Please replace every "camera" with "viewer" in the lines below and give them again with everything else unchanged, leaving out the pictures.

> _Entries supplied_:
## Begin

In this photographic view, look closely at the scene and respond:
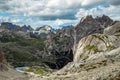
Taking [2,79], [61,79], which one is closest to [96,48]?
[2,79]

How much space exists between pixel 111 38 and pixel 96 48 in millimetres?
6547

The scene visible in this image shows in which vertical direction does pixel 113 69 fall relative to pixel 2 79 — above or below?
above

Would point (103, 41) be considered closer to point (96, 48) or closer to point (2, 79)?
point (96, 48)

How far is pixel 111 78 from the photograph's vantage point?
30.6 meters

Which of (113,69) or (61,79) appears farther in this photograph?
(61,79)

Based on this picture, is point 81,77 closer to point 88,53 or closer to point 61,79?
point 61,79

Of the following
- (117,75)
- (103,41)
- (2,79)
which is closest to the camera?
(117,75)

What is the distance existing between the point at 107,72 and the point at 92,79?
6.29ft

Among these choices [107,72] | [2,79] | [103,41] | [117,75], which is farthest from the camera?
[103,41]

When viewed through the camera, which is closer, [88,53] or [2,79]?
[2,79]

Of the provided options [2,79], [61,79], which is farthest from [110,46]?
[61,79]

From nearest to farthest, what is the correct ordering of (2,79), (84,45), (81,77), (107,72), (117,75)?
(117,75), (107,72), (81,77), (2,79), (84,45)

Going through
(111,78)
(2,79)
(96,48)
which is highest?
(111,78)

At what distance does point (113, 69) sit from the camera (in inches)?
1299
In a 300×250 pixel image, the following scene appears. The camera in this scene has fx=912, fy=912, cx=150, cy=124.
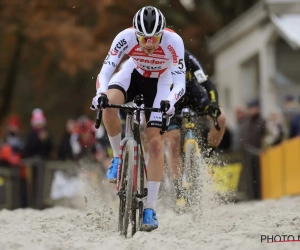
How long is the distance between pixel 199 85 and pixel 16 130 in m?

## End

> _Response below_:
In this photographic view, look closely at the scene and respond:
Taking [2,79], [61,79], which one is closest to [96,48]?
[2,79]

How much space exists between pixel 111 38 and pixel 96 48 in millimetres?
6547

The scene visible in this image shows in which vertical direction does pixel 113 69 fall relative to pixel 2 79 — above or below?
above

Would point (103, 41) be considered closer to point (96, 48) or closer to point (2, 79)?
point (96, 48)

How far is pixel 111 78 from the photograph's vantage point?
30.6 meters

Which of (113,69) or (61,79) appears farther in this photograph?
(61,79)

Based on this picture, is point 81,77 closer to point 88,53 or closer to point 61,79?
point 61,79

Of the following
- (117,75)
- (103,41)
- (2,79)
which is closest to the viewer?
(117,75)

What is the distance existing between the point at 107,72 and the point at 92,79?
6.29ft

Among these choices [107,72] | [2,79] | [103,41] | [117,75], which is farthest from the viewer?
[103,41]

When viewed through the viewer, which is closer, [88,53] or [2,79]?
[2,79]

Of the provided options [2,79], [61,79], which is farthest from [110,46]?
[61,79]

From nearest to farthest, what is the correct ordering of (2,79), (84,45), (81,77), (107,72), (117,75)?
(117,75), (107,72), (81,77), (2,79), (84,45)

Going through
(111,78)
(2,79)
(96,48)
which is highest?
(111,78)

At what distance does point (113, 69) sit from the viewer (in inches)?
1299
In a 300×250 pixel image, the following scene appears. The viewer in this scene has fx=912, fy=912, cx=150, cy=124.
How long is the distance between pixel 199 85 and pixel 16 130 in m?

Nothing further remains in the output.